Subtracting Time

[EricDraven]

Does anybody know the easiest way to subtract a length of time from a give time to leave the new time?

For example :-

17:56 - 2.5 hours = 15:26

It sounds simple enought to do but I cant find anybody who can tell me a quick and simple way to accomplish this. Also when the time entered is 00:30 (for example), the system needs to know that the returned time is for the previous day. Any ideas?

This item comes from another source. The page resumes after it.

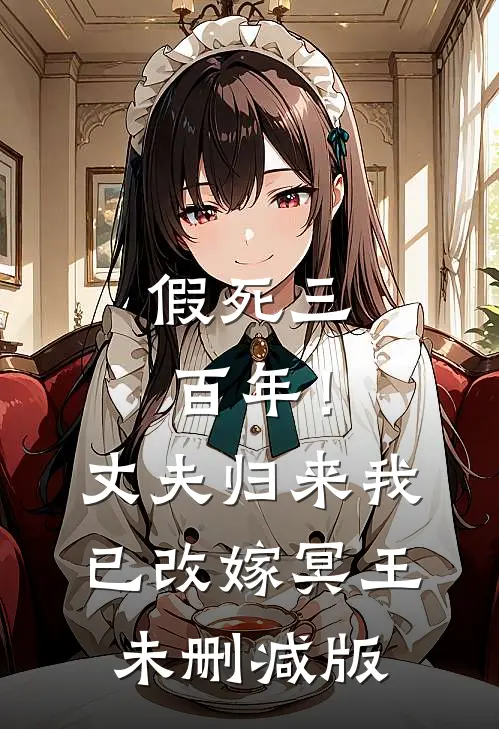 假死三百年！丈夫归来我已改嫁冥王未删减版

Anybody?

 

[Guest_imported]

It would be easy to convert the hour to minutes (from midnight) and do a simple substraction:

17:56 = 17*60+56 = 1076 minutes
2.5 hours = 2.5*60 = 150 minutes
17:56 - 2.5 = 1076 - 150 = 926 minutes

Now convert 926 minutes to hh:mm :
hh:=926 div 60; //=15
mm:=926 mod 60; //=26

If the difference is negative, then the new time is one day earlier (actually is (difference div 1440) + 1 days earlier).

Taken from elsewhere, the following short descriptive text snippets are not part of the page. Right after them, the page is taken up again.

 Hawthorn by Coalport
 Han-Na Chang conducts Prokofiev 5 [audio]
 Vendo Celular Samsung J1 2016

Hope it's what you're looking for...

 

[svanels]

Check out the TDate and TDateTime types in the help file S. van Els
SAvanEls@cq-link.sr

 

[EricDraven]

Have checked out the TDate and TDateTime routines in the help files. They offer absolutley no help whatsoever this time but thanks anyway.

 

[Nordlund]

It depends how you want to define hours and minutes.
17:56 has a base of 60 minutes,
but the second time definition (2.5) has a base of 100.


This tiny example works if you are using correct time definitions:

procedure TForm1.Button1Click(Sender: TObject);
var
t1, t2: TTime;
begin
t1 := StrToTime('17:56');
t2 := StrToTime('2:30');
showmessage(TimeToStr(t2-t1));
end;

Andreas Nordlund
Software developer

 

[CharlesWright]

My suggestion would be to convert the minutes into a standard Delphi Date/Time and then just subtract.

To convert the minutes to a DateTime just divide the number of minutes by (60*24).

i.e.
function subtractMinutesFromDateTime(Time1 : TDateTime;Minutes : extended) : TDateTime;
var
TimeMinutes : TDateTime;
const
MinutesPerDay = 60 * 24;
begin
TimeMinutes := Minutes / MinutesPerDay;
result := time1 - TimeMinutes;
end;